Monday, March 17, 2008


Here is my next instalment of Profiles of Leadership in America. Not all efforts by great leaders are counted as immediate successes or even as successful as intended. Nevertheless, intentions often count for much and, in the case of James Oglethorpe, his dream of a Georgia, successful and offering freedom for all, eventually became reality, although almost a century after his death.

James Oglethorpe
December, 22 1696—June 30, 1785

Last, but not least, of the original thirteen American colonies was Georgia (named for England’s King George II). When one thinks of Georgia today, they may think of the pro-slavery state deep in the antebellum south. Though it did eventually become a great stronghold of slavery, its founder, James Oglethorpe did not intend it to be.

James Oglethorpe was a well-educated English soldier that, as a young officer of 18 years of age, had served with distinction in the Austrian army of Prince Eugene of Savoy in his campaign against the Turks. In 1722, Oglethorpe was sent to Parliament, where he became acquainted with and concerned about the abuses of the debtor’s prison in London. He was appointed to a committee to investigate the abuses, and it was at this time that he conceived of his plan to send English debtors to North America to establish yet one more colony. He planed also to establish an asylum for oppressed Protestants throughout Europe.

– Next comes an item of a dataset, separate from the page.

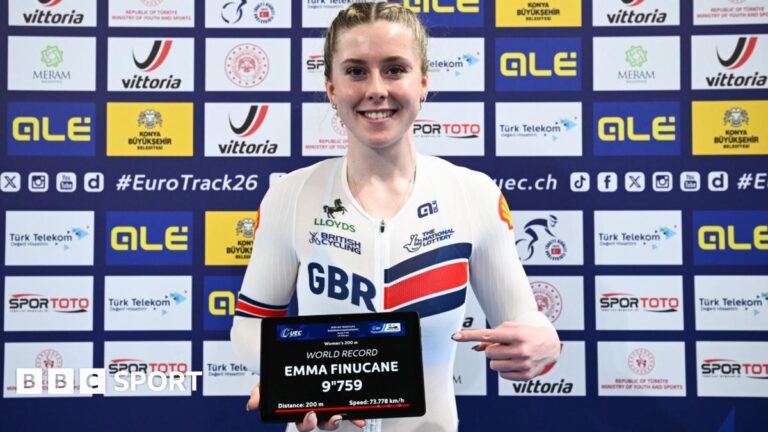 Emma Finucane: Welsh track cyclist sets new world sprint record Emma Finucane with sign showing her world record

The fact that England wanted a defensive buffer between Spain’s colony in Florida and her own colonies to the north probably encouraged the King of England to grant a charter to Oglethorpe in1732. In 1733 with 120 original colonists he established Charleston and Savannah, and served for 10 years as Governor. His military experience served him well as he defended his colony and its neighbors against the Spaniards and Indians from Florida. His military successes and his efforts to trade with the Cherokees enabled Oglethorpe to render to the Crown services much beyond the usual of a colonial administrator. In 1739, during the War of Austrian Succession a related lesser conflict known as the War of Jenkin’s Ear erupted between Georgia and Spanish Florida. With Seminole Indian allies, Oglethorpe managed a number of successful raids on Spanish forts, with the ecception of a failed seige of St. Augustine.

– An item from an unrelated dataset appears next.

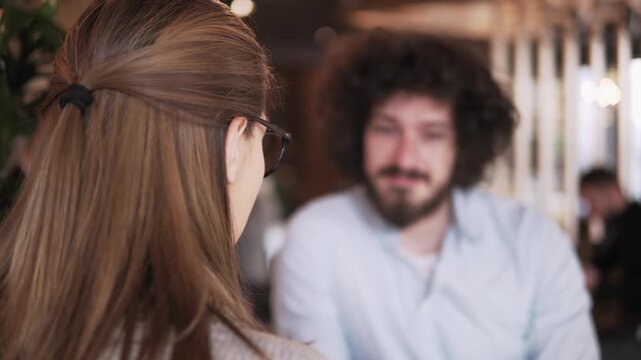 Romantic casual interaction between pair in a cozy coffee shop setting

Because the colony's primary role, in the British Governments’ eyes, was as a military buffer between English and Spanish-held territories and because of Oglethorpe’s personal views against slavery, the original plan for the colonisation of Georgia did not include, or allow the use of slave labour. In contrast to the other American colonies, Oglethorpe, as Governor of Georgia, insisted that slavery be forbidden in his colony. He not only hated slavery because it degraded blacks, but also because he believed that it promoted laziness in whites. He believed that slavery was contrary to the principles that his group was trying to embrace—of lifting the oppressed. He feared also the threat of bloody revolt, as was experienced in South Carolina’s Stono Rebellion of 1739.

James Oglethorpe’s attempt was, in some respects, a failure. The conditions for release from debtor’s prison, that Parliament set, were so difficult to meet for most debtors that very few actually arrived at Georgia’s shores. Almost half of those immigrating to Georgia were Germans, Swiss, and Scots including a few Jews. In some respects the anti slavery position kept the colony from competing economically. Land holdings no larger than 500 acres and no slave labor made it difficult to raise profitable cash crops like rice or tobacco. Many settlers began to oppose Oglethorpe and regarded him as a dictator, causing newer settlers to move on to the north, to South Carolina, where they felt less restrictions and a better likelihood of economic success. In 1750, after a series of political defeats, Oglethorpe essentially gave up his opposition to slavery and the ban was lifted. It was not long after Oglethorpe returned to England that Georgia followed the lead of her sister colonies and embraced slavery.

Although he was able to preserve his colony for England militarily, he returned to England, financially strapped because of the many non-repaid loans he made to his colonists and disappointed that slavery would surely take hold in his colony. After his return to England, in 1745, Oglethorpe was promoted to the rank of Major General. During the Jacobite War of that year his conduct resulted in a court marshal and equital. He was later raised in rank to full General and died in England.

Eventually, slavery and fewer restrictions on land ownership transformed Georgia into a booming colony. Though it became an economic success in his absence, Oglethorpe’s Georgia was an experiment in noble humanity that failed. If James Oglethorpe had been as good a financial leader as he was a moral leader, perhaps he could have changed the philosophic tide in the southern colonies. If the need for profit could have been met without resorting to immorality of slavery, the term “antebellum south” might not have meaning today.